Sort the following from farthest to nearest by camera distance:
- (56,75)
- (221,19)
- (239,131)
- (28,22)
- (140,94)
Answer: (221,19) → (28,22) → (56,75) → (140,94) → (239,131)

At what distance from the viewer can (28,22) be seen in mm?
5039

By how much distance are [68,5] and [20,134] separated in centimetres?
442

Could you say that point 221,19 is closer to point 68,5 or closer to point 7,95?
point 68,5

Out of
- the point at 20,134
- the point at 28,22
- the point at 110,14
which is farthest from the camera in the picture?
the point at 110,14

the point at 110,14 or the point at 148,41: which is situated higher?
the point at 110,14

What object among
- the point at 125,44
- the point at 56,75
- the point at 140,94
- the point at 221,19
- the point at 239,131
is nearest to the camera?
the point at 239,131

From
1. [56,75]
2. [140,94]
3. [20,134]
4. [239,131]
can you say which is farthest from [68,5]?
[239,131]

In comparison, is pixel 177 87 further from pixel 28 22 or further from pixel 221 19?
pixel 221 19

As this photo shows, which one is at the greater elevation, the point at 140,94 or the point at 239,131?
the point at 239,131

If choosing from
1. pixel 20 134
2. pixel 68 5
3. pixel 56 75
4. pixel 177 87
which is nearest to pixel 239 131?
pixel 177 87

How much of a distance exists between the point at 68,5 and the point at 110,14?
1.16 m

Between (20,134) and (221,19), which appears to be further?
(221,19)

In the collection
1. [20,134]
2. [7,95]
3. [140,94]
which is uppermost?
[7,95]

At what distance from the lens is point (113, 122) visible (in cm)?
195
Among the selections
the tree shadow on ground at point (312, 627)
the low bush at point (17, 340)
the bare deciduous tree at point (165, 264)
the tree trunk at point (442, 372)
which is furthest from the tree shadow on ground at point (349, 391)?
==
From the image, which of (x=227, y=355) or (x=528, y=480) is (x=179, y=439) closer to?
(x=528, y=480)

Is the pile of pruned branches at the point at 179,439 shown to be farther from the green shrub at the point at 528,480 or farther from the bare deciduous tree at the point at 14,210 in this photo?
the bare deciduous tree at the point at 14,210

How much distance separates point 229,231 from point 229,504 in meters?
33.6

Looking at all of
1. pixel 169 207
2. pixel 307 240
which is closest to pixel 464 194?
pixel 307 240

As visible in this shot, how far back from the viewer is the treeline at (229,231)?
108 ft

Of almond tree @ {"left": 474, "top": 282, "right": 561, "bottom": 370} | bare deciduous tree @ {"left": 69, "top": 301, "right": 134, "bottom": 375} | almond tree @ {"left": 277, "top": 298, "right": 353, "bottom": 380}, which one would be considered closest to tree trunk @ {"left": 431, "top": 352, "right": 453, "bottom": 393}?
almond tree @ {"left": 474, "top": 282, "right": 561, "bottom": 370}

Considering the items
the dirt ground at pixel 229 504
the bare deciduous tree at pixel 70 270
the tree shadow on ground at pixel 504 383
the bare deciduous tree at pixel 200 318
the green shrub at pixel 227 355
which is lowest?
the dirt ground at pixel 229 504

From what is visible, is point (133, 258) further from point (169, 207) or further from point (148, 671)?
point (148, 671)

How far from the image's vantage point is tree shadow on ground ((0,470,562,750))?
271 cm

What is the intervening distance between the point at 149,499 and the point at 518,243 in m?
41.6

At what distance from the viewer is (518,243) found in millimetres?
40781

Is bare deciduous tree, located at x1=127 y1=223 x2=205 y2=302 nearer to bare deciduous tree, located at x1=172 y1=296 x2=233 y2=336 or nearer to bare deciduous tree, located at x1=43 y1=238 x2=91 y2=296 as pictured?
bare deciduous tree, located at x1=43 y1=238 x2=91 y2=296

■ **What needs to be done**: Extract every line of the listing above that contains the word "photo". Match case exactly.

■ **Task answer**:
As this photo shows, which one is at the greater elevation, the point at 140,94 or the point at 239,131?
Is the pile of pruned branches at the point at 179,439 shown to be farther from the green shrub at the point at 528,480 or farther from the bare deciduous tree at the point at 14,210 in this photo?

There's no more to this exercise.